Teilweise Erlaubnis für Neustartkontrollen an TEPCO-Kraftwerk: Nach heutigen Angaben von TEPCO ist es dem Betreiber des AKW Kashiwazaki-Kariwa gelungen, zumindest eine teilweise Zusage zu erhalten. Die beiden Ortsverwaltungen, auf deren Gelände sich die Anlage befindet, haben offenbar eingewilligt, die NRA Kontrollen durchführen zu lassen, die für eine Neustartgenehmigung erforderlich sind.

AKW Kashiwazaki-Kariwa (Foto: TEPCO)
Das AKW Kashiwazaki-Kariwa (Foto: TEPCO)

Allerdings steht die Präfekturleitung dem Anliegen nach wie vor skeptisch gegenüber, so dass nach Angaben der Kyodo zunächst unklar bleiben wird, ob ein entsprechender Prüfungsantrag erfolgen kann. Über diese Ereignisse berichteten auch jiji und NHK.

Die Haltung von Gemeinden, die sich in der Nähe der Kernkraftwerkwerke befinden, ist teils sehr ambivalent.

Einerseits fürchtet man nun die möglichen Folgen eines Zwischenfalls, andererseits sind einige Geschäfte praktisch von den Kraftwerksarbeiten und ihren Familien als Kunden abhängig.

Gedenken an Atombombenopfer von Hiroshima: Weltweit wurde heute der Opfer des ersten Atombombenabwurfs auf eine Stadt gedacht.

Atombombendom in Hiroshima (Foto: kepii, cc by-nd)
Atombombendom in Hiroshima (Foto: kepii, cc by-nd)

Am 6. August 1945 um 8:15 Uhr explodierte die von den Amerikanern „Little Boy“ genannte Bombe, die vom Bomber „Enola Gay“ abgeworfen worden war.

Am heutigen Dienstag versammelten sich etwa 50.000 Menschen im Friedenspark von Hiroshima um am 68. Jahrestag des Abwurfs der Opfer zu gedenken und für eine Welt ohne Atomwaffen zu beten.

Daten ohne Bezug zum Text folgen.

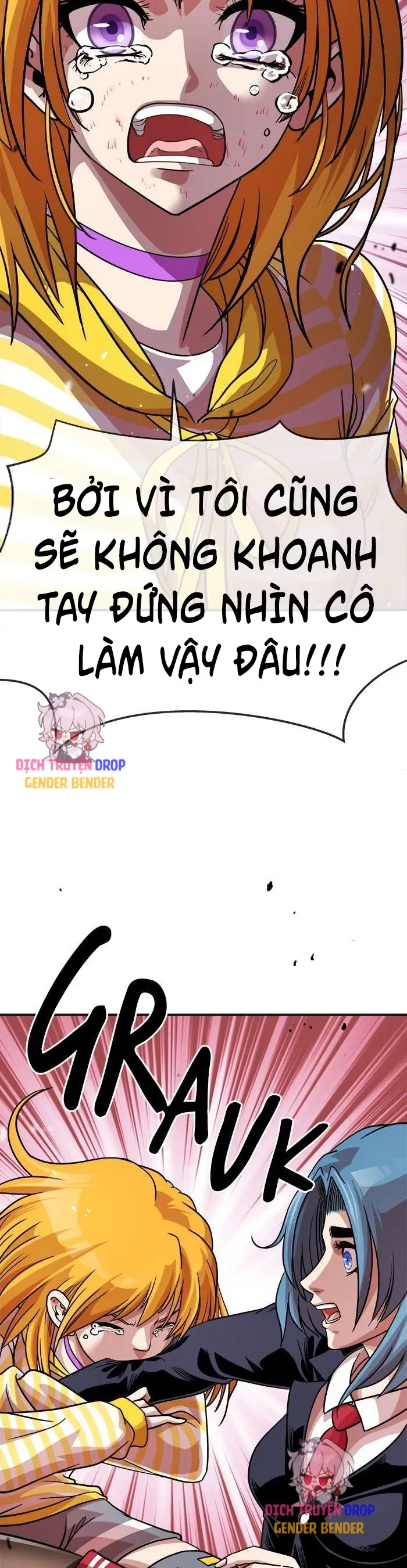 Change (Jinyuan) Ss2 Chapter 74 - 34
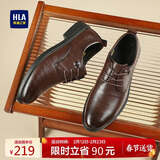 海澜之家HLA皮鞋男士商务休闲秋冬正装德比鞋子男H334/H220 棕色加绒42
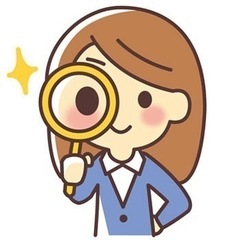 覆面調査・1日1時間！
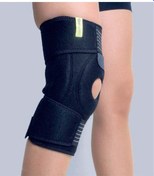 Resim Menteşe Destekli Dizlik W509, Konforlu Ve Dayanıklı Sağlık Ürünü 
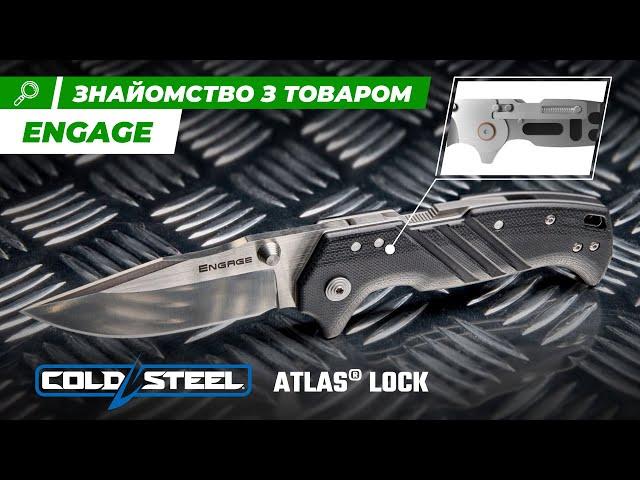 Cold Steel Engage та замок Atlas Lock | Ножі | Ібіс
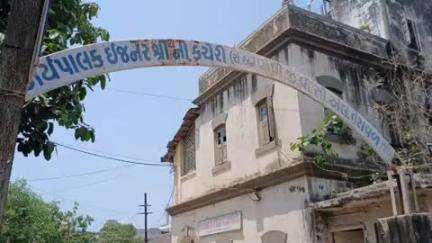 ચોપાટી ફિડરના સમારકામને પગલે સરકારી હોસ્પિટલ સહિતના વિસ્તારોમાં આવતીકાલે પાવર સપ્લાય બંધ રહેશે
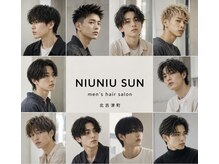 ニュウニュウサン(NIUNIU sun)の雰囲気(セットが苦手なメンズにはパーマがおすすめです!)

Belegen neu entdeckte Dokumente vom 4. Juli 1945 noch, dass Großbritannien einen Monat vor dem Abwurf den Einsatz der Bombe befürwortet hatte, wurde heute auch in London eine Gedenkveranstaltung abgehalten.

In Hiroshima selbst war der US-Abgesandte Roos bei der Friedenszeremonie anwesend, in deren Verlauf die Friedensglocke ertönte. Bereits gestern hatte unter Anwesenheit von 200 Gästen eine Veranstaltung zur Erinnerung an die südkoreanischen Opfer stattgefunden. Am selben Tag besuchte der US-Filmregisseur Oliver Stone das Denkmal in Hiroshima und legte Blumen nieder.

In Genf pflanzten Vertreter des Roten Kreuzes am Hauptsitz der Organisation den Schössling eines Baums, der den Atombombenangriff überlebt hatte. Dabei wurde die besondere Verbindung zwischen der japanischen Stadt und der Hilfsorganisation betont – war Marcel Junod vom Roten Kreuz doch der erste ausländische Arzt, der im September 1945 die Stadt betrat.

In Japans Hauptstadt Tokyo fand unter anderem im Gohyaku Rakanji eine Veranstaltung zu Ehren von neun Mitglieder einer reisenden Theatertruppe statt. Die Männer der „Sakuratai“ waren während der Kriegszeit und vor ihrem Tod durch die Atombombe an verschiedenen Orten aufgetreten, um die Menschen zu unterhalten.